EXERCISE GOAL:
Copy out the items word for word, starting with the line that contains "This photograph depicts" and continuing through the line that contains "35938 millimetres", with both of those lines included.

*-*-*

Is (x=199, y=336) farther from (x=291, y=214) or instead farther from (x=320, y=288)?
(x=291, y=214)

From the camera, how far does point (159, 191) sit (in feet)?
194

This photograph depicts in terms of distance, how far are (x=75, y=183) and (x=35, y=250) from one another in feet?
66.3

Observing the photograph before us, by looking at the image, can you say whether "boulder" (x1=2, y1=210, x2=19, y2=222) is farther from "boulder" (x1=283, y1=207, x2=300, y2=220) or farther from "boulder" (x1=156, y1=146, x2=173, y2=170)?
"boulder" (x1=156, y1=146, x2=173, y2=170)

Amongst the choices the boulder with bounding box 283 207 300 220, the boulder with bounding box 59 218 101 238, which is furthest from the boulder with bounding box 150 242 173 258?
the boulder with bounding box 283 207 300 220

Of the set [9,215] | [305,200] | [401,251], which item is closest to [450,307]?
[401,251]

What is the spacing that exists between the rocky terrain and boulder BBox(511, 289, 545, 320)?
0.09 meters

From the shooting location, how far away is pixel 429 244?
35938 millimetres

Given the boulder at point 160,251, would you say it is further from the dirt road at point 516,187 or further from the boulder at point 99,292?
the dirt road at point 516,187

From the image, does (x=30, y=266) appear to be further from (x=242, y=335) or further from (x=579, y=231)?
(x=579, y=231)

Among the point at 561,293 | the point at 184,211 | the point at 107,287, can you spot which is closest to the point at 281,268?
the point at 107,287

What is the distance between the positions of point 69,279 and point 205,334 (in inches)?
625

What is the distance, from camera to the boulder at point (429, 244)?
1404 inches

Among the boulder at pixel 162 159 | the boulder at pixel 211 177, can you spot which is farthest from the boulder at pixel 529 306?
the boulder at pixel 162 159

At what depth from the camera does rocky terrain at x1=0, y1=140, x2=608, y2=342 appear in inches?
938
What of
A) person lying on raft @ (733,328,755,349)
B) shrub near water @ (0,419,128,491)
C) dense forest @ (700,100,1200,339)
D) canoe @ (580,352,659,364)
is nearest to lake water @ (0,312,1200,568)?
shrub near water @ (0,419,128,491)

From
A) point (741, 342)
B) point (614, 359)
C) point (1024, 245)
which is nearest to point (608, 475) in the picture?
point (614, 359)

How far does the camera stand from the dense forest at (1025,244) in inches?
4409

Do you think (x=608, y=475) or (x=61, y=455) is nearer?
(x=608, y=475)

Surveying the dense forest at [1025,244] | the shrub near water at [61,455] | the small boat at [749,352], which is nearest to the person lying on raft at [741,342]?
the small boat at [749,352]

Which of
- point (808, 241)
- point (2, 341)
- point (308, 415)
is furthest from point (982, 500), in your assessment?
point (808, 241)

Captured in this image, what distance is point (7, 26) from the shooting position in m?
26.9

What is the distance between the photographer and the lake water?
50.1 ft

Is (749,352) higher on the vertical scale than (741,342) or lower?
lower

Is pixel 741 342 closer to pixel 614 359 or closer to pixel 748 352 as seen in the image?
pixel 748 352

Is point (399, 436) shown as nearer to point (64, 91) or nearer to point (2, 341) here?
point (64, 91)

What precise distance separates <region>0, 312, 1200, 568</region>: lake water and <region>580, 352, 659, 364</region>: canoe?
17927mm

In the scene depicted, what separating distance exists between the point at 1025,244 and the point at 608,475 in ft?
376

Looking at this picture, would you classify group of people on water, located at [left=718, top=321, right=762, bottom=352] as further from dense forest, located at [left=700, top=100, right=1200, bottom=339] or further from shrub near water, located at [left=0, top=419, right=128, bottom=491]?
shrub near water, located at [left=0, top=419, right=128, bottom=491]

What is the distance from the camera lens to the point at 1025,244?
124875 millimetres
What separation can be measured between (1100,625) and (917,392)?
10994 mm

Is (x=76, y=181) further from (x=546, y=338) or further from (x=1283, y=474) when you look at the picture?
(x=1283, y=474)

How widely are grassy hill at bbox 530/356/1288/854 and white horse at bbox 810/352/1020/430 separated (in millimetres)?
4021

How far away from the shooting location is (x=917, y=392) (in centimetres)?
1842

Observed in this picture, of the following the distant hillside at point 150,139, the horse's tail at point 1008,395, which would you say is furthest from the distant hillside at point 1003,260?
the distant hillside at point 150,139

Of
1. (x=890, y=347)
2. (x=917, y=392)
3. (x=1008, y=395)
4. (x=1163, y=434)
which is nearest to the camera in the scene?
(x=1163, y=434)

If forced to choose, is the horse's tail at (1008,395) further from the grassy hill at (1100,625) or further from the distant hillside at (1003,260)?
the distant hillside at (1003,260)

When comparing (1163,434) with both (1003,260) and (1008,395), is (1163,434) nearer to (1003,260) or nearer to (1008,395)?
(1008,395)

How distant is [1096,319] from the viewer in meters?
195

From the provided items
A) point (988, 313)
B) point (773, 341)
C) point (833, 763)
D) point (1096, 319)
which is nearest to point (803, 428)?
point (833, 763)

*-*-*

WRITTEN REPLY:
This photograph depicts in terms of distance, how far are (x=75, y=183) and (x=35, y=250) from one another in feet?
66.3

Observing the photograph before us, by looking at the image, can you say whether "boulder" (x1=2, y1=210, x2=19, y2=222) is farther from "boulder" (x1=283, y1=207, x2=300, y2=220) or farther from "boulder" (x1=156, y1=146, x2=173, y2=170)?
"boulder" (x1=156, y1=146, x2=173, y2=170)

Amongst the choices the boulder with bounding box 283 207 300 220, the boulder with bounding box 59 218 101 238, which is furthest from the boulder with bounding box 150 242 173 258?
the boulder with bounding box 283 207 300 220

Of the set [9,215] | [305,200] | [401,251], which item is closest to [450,307]?
[401,251]

What is the spacing that exists between the rocky terrain and boulder BBox(511, 289, 545, 320)?
0.09 meters

From the shooting location, how far away is pixel 429 244?
35938 millimetres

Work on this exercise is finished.